The man led them to a stairway and went up it. Fargo and Stink were right behind him. When they got to the top Fargo could see a series of doors, all of them closed. There was a mysterious smoky smell. He stopped and looked at Stink, who nodded.
Stopping at the last door, the man turned to Fargo and motioned for him to come along. He opened the door and disappeared inside.
“Do we have to go in there?” Stink said.
“Might as well,” Fargo said, “since we’ve already come this far.”
They walked to the door and looked into the room. It was empty except for the man, who stood waiting for them, tapping the toe of one soft shoe on the floor.
“Here,” he said and walked past Fargo and Stink and through the doorway, leaving them alone in the room. The door closed after him with a soft click of the latch. Fargo and Stink were in almost complete darkness.
Stink tugged on Fargo’s sleeve. “You want to tell me what the hell’s going on?”
Fargo would have told him if he’d known, but he didn’t.
“Is somebody gonna come and kill us?” Stink said. “What if somebody’s already in here with us?”
“Nobody’s in here,” Fargo said.
He looked around the room.

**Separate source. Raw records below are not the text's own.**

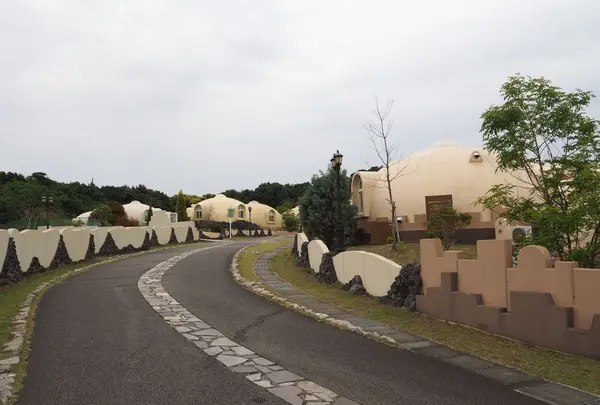 とれとれヴィレッジの写真・動画_image_320393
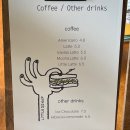 천마총 화장실 | 경주 황리단길 천마총 신상카페 추천 리틀고냅 내돈내산 후기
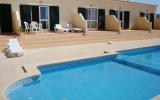 Casa Di Vacanza Portogallo Swimming Pool: Pt6705.205.3 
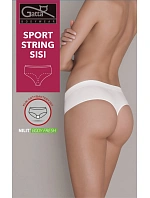 Dámská tanga Gatta Sport Sisi Dámská tanga Gatta Sport Sisi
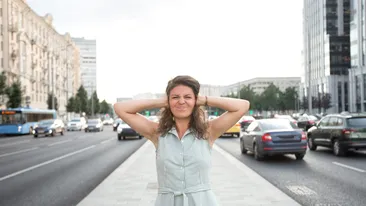Te-ai săturat de aglomerație și de zgomot? Care sunt cele mai liniștite țări din lume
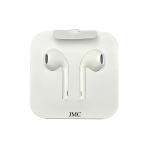 هندزفری سیمی اپل مدل Earpods lightning - Image 2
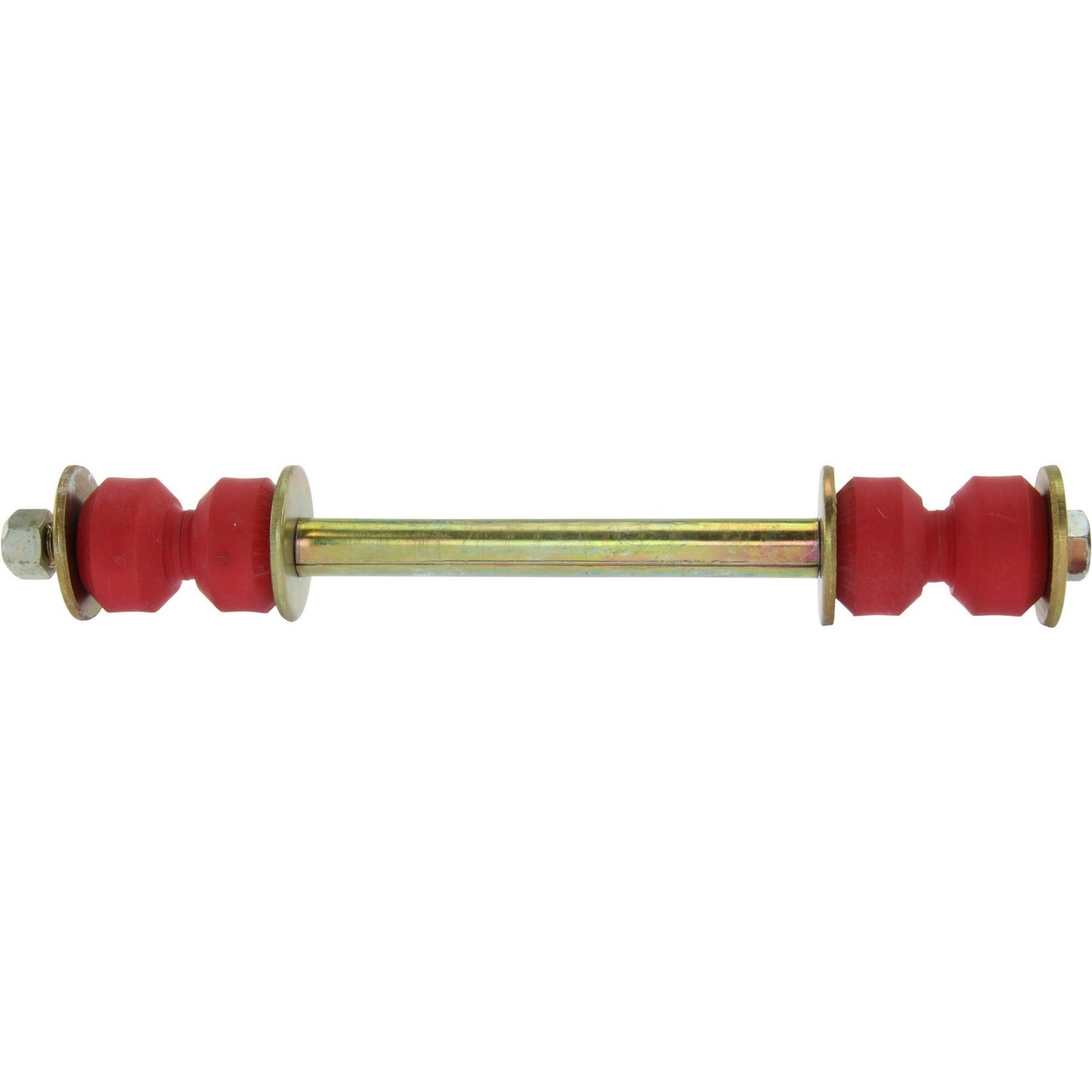 Stoptech Centric Premium Sway Bar Link Kit - Front 606.66019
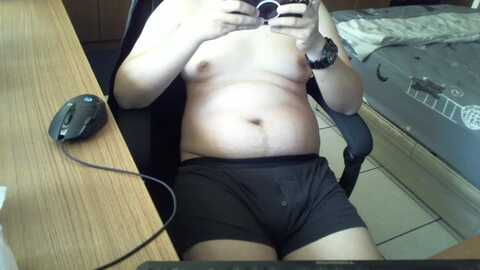 sleepdada @ cam4 on 20240324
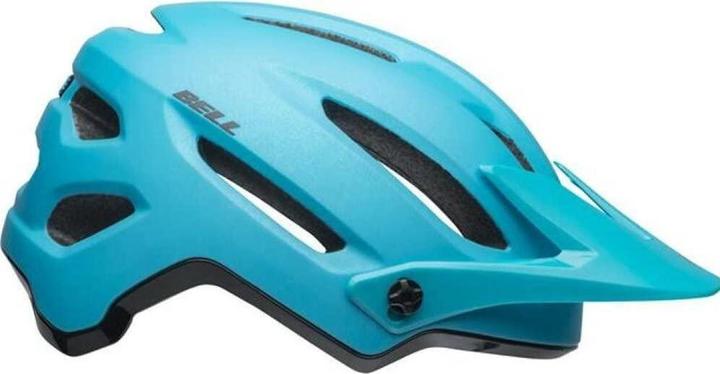 Produktbild Bell 4forty MIPS Helmet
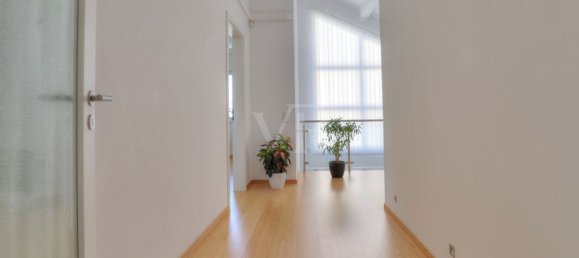 3 bedrooms House in Heilbronn, Germany No. 62259 51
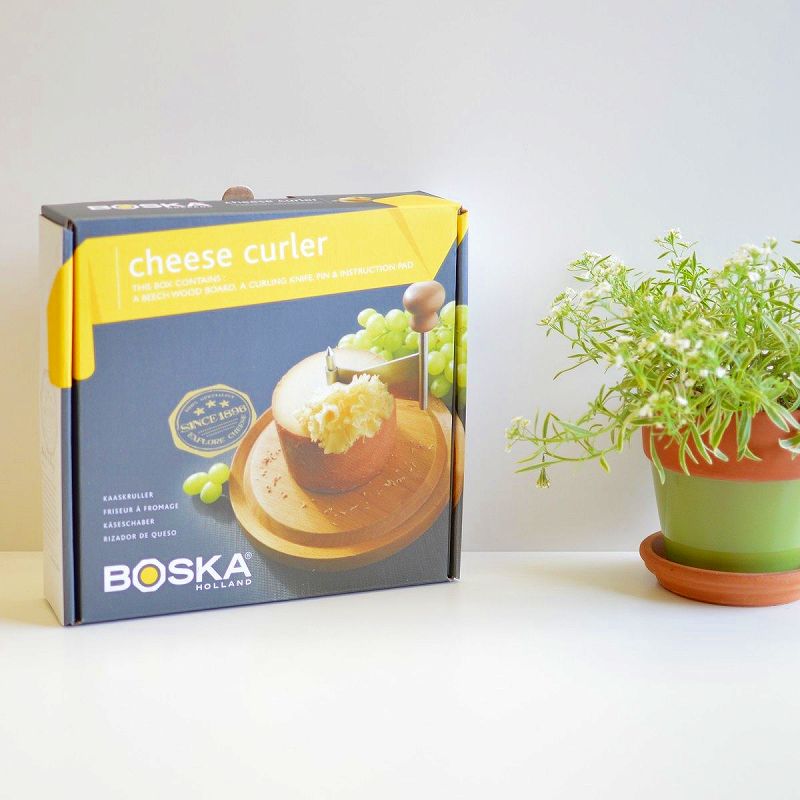 予約取引き ボスカ チーズヘアカーラー ジロール リアル アミーゴ Boska Cheese Curler Amigo 保障丸屋根零 送料零料 オーガニックチーズ チーズ器財 無併せる チーズ 詰め合わせ お手持ち部分 お役本旨 揃い スピリツつまみ オーガニック 食材 Diversityagenda Com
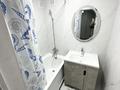 3-комнатная квартира · 62 м² · 2/5 этаж, К.Аманжолова 43 за 32 млн ₸ в Караганде, Казыбек би р-н — фото 15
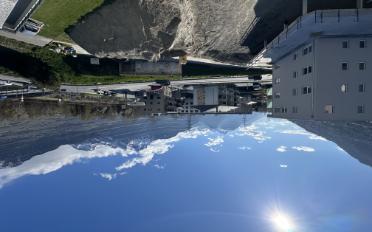Apartment - image - 9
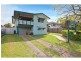 26 Bushing Street, Wynnum West QLD 4178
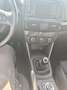 Mazda CX-5 CX-5 2.0 TS 2WD Grijs - thumbnail 12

His eyes were adjusting to the darkness, and he could see a thin line of light around the door through which the man had departed. He saw another faint line of light on the wall opposite the door, so faint that he thought he might be imagining it. It ran along the floor for a couple of feet, and Fargo went over to examine it.
He felt along the line with his fingers. There was a crack, very slight, and when Fargo explored the wall nearby he discovered that there was another crack, so thin that no light at all came through.
“I think there’s a door over here,” he said, feeling for the latch. His fingers encountered it. “Yep, there’s a door all right. I expect that’s why we were brought here.”
“Where you reckon it goes?” Stink said.
“Has to be to the warehouse. I figure they must bring in a shipment of something or other to the warehouse every now and then and transfer it right into this place.”
“Something they don’t want to unload out in public,” Stink said. “Could be people. Could be dope.”
Fargo didn’t care what it was. The door was the only thing that interested him.
“We’re on the second floor,” Stink said. “Be a long way to fall if there’s no second floor in the warehouse.”
“One way to find out,” Fargo said, and he opened the door.